When something bad initially happens, the absence of facts leaves our minds free to speculate. And sensing a plausible motive led people to believe a theory just as confidently as actual evidence. The disappearance of MH370 set off our intention detectors and provided a blank canvas onto which we could project our darkest impulses.

Our ability to read and project intentions often leads us to trouble, where we project imagined intentions which weren’t there which can merely be explained by an accident.

 

The Conspiracy Projection:

According to Douglas and Sutton, their findings reveal projection at work. Finding conclusive proof for a theory, such as a confession by the alleged conspirators, is difficult. We’re forced to look for other clues, and one thing we can easily do is project ourselves into the minds of the alleged perpetrators.

Judging the probable guilt of an accused conspirator, we search within ourselves. Just like the cheaters who thought most people cheat, people who imagine themselves willing to conspire appear to see conspirators lurking in every shadow.

Pondering the curiously high incidence of conspiracy among conspiracy theorists, Daniel Pipes suggested that “what begins as a search for subversives ends in subversion; haters of the hidden hand take on the very characteristics they loathe.” But with projection in mind, perhaps rather than us imitating the enemy, our imagined enemies are a reflection of ourselves.

Conspiracists see a world crawling with conspirators, which in turn calls for counter-conspiracy. As Douglas and Sutton put it-channeling the wisdom of countless children in playground squabbles-it takes one to know one.

 

Big events need big causes:

The “official” version of events, Bethell wrote, requires us to believe that the assassination and all its consequences-including, perhaps, the disastrous Vietnam War-was the doing of one man “who had, as it were, gotten out of bed on the wrong side that morning, and found a gun lying there. The cause doesn’t fit the effect.”

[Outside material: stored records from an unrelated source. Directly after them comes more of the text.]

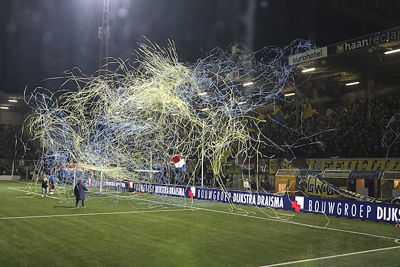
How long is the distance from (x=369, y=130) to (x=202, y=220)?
60.9 feet

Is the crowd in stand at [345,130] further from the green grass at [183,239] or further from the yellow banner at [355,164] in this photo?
the green grass at [183,239]

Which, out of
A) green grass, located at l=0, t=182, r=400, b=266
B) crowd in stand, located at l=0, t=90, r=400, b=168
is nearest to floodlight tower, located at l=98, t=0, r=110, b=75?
crowd in stand, located at l=0, t=90, r=400, b=168

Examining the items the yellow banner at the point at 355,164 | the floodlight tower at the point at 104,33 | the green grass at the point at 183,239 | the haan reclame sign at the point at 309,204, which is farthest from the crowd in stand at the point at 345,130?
the floodlight tower at the point at 104,33

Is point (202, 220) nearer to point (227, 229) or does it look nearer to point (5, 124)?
point (227, 229)

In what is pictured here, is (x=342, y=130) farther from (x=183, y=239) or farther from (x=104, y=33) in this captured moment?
(x=104, y=33)

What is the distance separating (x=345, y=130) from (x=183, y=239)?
23.7 meters

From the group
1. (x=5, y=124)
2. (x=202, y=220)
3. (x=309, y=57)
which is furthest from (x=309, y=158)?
(x=5, y=124)

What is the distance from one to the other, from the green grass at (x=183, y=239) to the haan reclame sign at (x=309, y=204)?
1.99 ft

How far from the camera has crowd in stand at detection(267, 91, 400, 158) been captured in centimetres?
2945

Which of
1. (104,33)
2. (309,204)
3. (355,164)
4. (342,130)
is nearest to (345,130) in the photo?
Result: (342,130)

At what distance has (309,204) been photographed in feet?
68.4

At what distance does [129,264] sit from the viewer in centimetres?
948

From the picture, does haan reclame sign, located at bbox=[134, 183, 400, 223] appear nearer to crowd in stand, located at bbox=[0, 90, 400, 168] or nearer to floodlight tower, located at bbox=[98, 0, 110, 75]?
crowd in stand, located at bbox=[0, 90, 400, 168]

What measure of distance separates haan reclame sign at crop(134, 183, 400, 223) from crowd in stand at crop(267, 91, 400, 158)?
9.78 meters
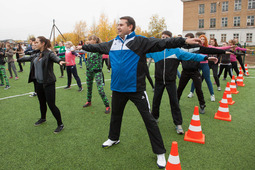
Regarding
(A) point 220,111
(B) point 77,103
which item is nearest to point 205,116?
(A) point 220,111

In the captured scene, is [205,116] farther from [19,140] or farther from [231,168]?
[19,140]

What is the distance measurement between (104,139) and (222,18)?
167 ft

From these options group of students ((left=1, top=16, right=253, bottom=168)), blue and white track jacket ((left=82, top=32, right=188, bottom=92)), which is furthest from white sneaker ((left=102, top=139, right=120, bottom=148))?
blue and white track jacket ((left=82, top=32, right=188, bottom=92))

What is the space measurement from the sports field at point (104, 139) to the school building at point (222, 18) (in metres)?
46.0

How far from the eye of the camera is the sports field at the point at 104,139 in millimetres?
3014

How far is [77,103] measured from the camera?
6.32 metres

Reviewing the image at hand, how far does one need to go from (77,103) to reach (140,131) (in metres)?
2.99

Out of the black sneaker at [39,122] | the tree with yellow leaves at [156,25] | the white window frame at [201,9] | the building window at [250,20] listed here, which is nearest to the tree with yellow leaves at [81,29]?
the tree with yellow leaves at [156,25]

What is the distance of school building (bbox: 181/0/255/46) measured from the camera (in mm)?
42466

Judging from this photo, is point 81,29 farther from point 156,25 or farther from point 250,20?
point 250,20

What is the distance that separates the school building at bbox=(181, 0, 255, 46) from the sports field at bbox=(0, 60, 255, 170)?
46003 millimetres

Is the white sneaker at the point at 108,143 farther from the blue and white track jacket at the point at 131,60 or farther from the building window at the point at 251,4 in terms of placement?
the building window at the point at 251,4

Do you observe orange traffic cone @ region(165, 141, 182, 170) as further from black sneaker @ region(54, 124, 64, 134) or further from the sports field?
black sneaker @ region(54, 124, 64, 134)

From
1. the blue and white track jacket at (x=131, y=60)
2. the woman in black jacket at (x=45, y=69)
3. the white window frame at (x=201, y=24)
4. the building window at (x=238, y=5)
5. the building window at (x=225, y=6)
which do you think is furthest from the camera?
the white window frame at (x=201, y=24)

Assassination buff Kenneth Rahn put it similarly. “It’s preposterous on the face of it,” he wrote, “to believe that a mousy little guy with a $12.95 rifle could bring down the leader of the free world.” The uncomfortable reality is that small things can have big consequences. Sometimes kings are struck down by peasants. When that happens, we can’t help longing for some alternative explanation more befitting the effect.

We all fail to realise the day that terrible things happen tend to be on days like no other, yet we want to believe that big events have big causes!

 

Play The Paranoid Style Game:

If you go looking for evidence of even the most far-fetched conspiracy theory, it’s not hard to find.

This was playfully illustrated by historian Rob MacDougall. MacDougall came up with a game he called “The Paranoid Style” (named in honor of Richard Hofstadter’s famous essay, which we talked about a few chapters ago). You can play at home. First, get a few friends together, and have everyone pick one well-known historical figure-it can be anyone they like.

The object of the game is to find evidence that the figure was secretly part of a “conspiracy of vampires that has pulled the strings behind the world for hundreds of years.” There is, as far as I know, no such conspiracy; MacDougall just made it up, but that doesn’t stop people from finding evidence anyway.

When playing the game it’s easy to see how the brain can great evidence by projecting fantasy onto ambiguous information.